The basic structural elements identified in the model are described as:

The Swiss cheese model is well suited to complex chemical process production systems, where a hierarchical organizational structure tends to exist (managers, front-line personnel, physical and operational barriers, etc).

Structural elements

Decision makers: These include high-level managers, who set goals and manage strategy to maximize system performance (e.g. productivity and safety).

Line management: These include departmental managers, who implement the decision makers' goals and strategies within their areas of operation (e.g. training, sales, etc).

Preconditions: These refer to qualities possessed by people, machines and the environment at the operational level (e.g. a motivated workforce, reliable equipment, organizational culture, environmental conditions, etc).

Productive activities: These refer to actual performance at operational levels.

Defenses: These refer to safeguards and other protections that deal with foreseeable negative outcomes, for example by preventing such outcomes, protecting the workforce and machines, etc.

Accidents occur because weaknesses or "windows of opportunity" open in all levels of the production system, allowing a chain of events to start at the upper echelons of the structure and move down, ultimately resulting in an accident if it is not stopped at any level.

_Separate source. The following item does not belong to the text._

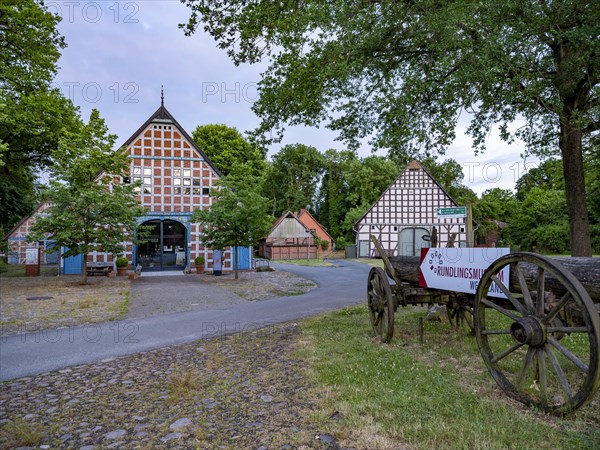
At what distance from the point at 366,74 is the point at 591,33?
5060mm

Said otherwise, most (if not all) accidents can be traced back to weaknesses in all levels of the system, including the decision makers level.

These weaknesses or "windows of opportunities" can be due to different factors, such as mechanical or technical failures, although, unfortunately, the human factor seems to be the most frequent or most traceable source of most accidents. These weaknesses, thus, map onto the normal structure, and, therefore, are particular to each organizational level. Human weaknesses in the system can be listed as follows:

  • Fallible decisions at decision makers level.
  • Line management deficiencies at line management levels.
  • Psychological precursors of unsafe acts at precondition levels.
  • Unsafe acts at production levels.
  • Inadequate defenses at the defenses level.